Si la tension monte crescendo, jamais je n'ai vu arriver la déflagration finale qui consacre la chute de la famille dont on a suivi progressivement le délitement. Spectaculaire. Brutale, sidérante aussi, elle correspond à la réalité de la situation. Avec le recul, la minutie discrète de l'auteure est révélée, elle qui a semé des indices subtils, judicieusement placés, tellement qu'on ne les avait pas remarqués mais qui nous reviennent en mémoire alors qu'on est sous le choc du dénouement. Dans cette scène, l'écriture est remarquable pour décrire l'insoutenable, à la fois nerveuse et divaguante, précise et intuitive.

Tout prend sens. Et notamment le soin qu'a pris Carine Joaquim à déployer la banalité presque ennuyeuse du quotidien de cette famille. Car c'est dans cette banalité que s'est joué l'engrenage qui mène à la tragédie de fait divers. Cette famille tellement ordinaire qu'on peut aisément s'identifier à eux ou les identifier à des personnes de notre entourage. Tellement qu'on ne peut pas détourner le regard, qu'on ne peut pas se rassurer lorsqu'éclate la « monstruosité » d'un. Les monstres, ce ne sont pas les autres.

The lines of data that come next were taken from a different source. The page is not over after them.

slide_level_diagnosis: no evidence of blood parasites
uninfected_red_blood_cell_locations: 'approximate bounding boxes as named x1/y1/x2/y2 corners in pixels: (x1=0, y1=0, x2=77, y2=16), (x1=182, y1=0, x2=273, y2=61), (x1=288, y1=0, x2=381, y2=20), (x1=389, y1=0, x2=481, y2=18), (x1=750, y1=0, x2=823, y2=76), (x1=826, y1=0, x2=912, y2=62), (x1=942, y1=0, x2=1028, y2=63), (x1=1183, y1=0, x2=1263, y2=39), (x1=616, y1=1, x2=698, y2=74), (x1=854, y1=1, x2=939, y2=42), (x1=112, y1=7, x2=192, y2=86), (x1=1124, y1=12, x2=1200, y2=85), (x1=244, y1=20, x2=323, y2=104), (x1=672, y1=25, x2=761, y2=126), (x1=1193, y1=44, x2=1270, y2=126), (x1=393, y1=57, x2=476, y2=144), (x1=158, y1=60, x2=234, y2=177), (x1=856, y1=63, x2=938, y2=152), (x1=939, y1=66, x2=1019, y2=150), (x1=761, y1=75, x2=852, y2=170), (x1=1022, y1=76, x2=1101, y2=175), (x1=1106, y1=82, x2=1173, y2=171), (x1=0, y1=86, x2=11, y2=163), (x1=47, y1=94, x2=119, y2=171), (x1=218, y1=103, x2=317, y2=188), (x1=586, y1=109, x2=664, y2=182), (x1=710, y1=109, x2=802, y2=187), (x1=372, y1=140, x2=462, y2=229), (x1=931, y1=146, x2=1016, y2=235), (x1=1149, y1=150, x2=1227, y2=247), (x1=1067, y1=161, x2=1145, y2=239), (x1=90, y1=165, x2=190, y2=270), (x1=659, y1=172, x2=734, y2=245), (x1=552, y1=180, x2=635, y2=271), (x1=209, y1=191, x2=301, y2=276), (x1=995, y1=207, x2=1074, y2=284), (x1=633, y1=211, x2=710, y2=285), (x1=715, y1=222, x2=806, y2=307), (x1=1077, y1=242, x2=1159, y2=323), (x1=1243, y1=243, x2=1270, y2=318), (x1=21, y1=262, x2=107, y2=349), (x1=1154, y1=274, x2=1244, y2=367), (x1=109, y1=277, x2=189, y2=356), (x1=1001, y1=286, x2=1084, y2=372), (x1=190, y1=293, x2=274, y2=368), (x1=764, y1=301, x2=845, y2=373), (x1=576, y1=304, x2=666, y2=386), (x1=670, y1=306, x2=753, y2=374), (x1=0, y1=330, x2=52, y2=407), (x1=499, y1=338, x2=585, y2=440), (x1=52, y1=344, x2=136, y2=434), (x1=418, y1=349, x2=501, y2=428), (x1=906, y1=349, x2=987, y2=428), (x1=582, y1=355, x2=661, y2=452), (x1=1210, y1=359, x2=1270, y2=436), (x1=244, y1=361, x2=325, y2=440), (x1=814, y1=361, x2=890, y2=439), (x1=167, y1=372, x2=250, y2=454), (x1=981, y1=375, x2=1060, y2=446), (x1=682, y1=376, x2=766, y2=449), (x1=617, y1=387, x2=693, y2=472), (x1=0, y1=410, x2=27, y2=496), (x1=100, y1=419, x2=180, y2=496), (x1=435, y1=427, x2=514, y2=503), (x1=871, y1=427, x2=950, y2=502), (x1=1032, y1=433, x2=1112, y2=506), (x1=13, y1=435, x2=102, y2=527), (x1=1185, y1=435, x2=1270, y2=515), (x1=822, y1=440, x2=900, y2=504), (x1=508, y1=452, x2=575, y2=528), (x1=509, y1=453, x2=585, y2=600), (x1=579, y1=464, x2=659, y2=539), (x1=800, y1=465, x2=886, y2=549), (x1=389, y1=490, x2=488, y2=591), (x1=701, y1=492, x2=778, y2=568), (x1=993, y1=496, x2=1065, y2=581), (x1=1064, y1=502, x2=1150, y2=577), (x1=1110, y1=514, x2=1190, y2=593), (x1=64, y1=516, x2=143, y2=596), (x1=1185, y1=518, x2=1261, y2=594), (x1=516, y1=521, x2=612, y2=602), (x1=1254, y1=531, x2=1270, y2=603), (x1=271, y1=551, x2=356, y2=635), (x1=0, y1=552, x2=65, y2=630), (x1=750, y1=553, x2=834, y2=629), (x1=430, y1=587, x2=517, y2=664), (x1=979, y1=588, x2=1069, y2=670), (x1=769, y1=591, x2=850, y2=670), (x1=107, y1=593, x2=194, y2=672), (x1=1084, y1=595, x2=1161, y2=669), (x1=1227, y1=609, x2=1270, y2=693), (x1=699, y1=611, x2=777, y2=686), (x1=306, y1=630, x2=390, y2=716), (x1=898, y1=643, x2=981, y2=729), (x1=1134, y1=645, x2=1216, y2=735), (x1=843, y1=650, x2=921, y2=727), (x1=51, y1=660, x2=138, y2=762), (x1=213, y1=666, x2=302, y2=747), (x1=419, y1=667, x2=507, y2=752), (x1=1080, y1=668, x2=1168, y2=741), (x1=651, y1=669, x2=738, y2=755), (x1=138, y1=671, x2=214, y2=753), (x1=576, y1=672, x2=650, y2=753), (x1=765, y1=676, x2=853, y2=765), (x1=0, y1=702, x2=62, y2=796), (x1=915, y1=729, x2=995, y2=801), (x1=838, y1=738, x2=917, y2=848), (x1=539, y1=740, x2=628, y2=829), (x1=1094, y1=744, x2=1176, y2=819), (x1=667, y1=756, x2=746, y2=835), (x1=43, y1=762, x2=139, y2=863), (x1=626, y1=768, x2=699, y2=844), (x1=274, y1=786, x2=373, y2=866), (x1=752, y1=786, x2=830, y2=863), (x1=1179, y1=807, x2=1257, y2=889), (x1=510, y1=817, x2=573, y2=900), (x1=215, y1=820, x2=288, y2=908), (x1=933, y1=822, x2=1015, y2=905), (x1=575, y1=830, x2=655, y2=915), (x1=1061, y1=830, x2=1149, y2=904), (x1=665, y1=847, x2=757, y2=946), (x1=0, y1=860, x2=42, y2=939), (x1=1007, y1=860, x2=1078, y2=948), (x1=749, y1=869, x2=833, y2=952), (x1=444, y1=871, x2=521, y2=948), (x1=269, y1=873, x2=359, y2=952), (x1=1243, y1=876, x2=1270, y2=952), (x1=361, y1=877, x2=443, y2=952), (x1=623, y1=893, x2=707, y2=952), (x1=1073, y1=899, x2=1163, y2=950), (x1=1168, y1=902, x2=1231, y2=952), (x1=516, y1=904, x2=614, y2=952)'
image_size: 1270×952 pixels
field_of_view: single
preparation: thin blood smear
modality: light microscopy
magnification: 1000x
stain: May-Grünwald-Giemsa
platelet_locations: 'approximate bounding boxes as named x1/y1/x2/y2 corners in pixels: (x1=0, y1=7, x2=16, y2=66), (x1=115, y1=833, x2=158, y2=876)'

Je regrette juste qu'il embrasse trop de thèmes ( l'accueil des migrants, le dépassement par l'art, le handicap, le harcèlement, l'adultère, l'adolescence ... ). Même si je comprends la volonté de l'auteure d'ouvrir l'intime de cette famille en la confrontant à l'altérité du monde extérieur, cela dilue le propos car aucun de ses thèmes ne peut être totalement exploré, ce qui conduit à un épilogue un peu maladroitement conduit pour refermer les portes ouvertes.

Reste que ce premier roman est globalement très réussi, intense et profond dans ce qu'il dit de nous.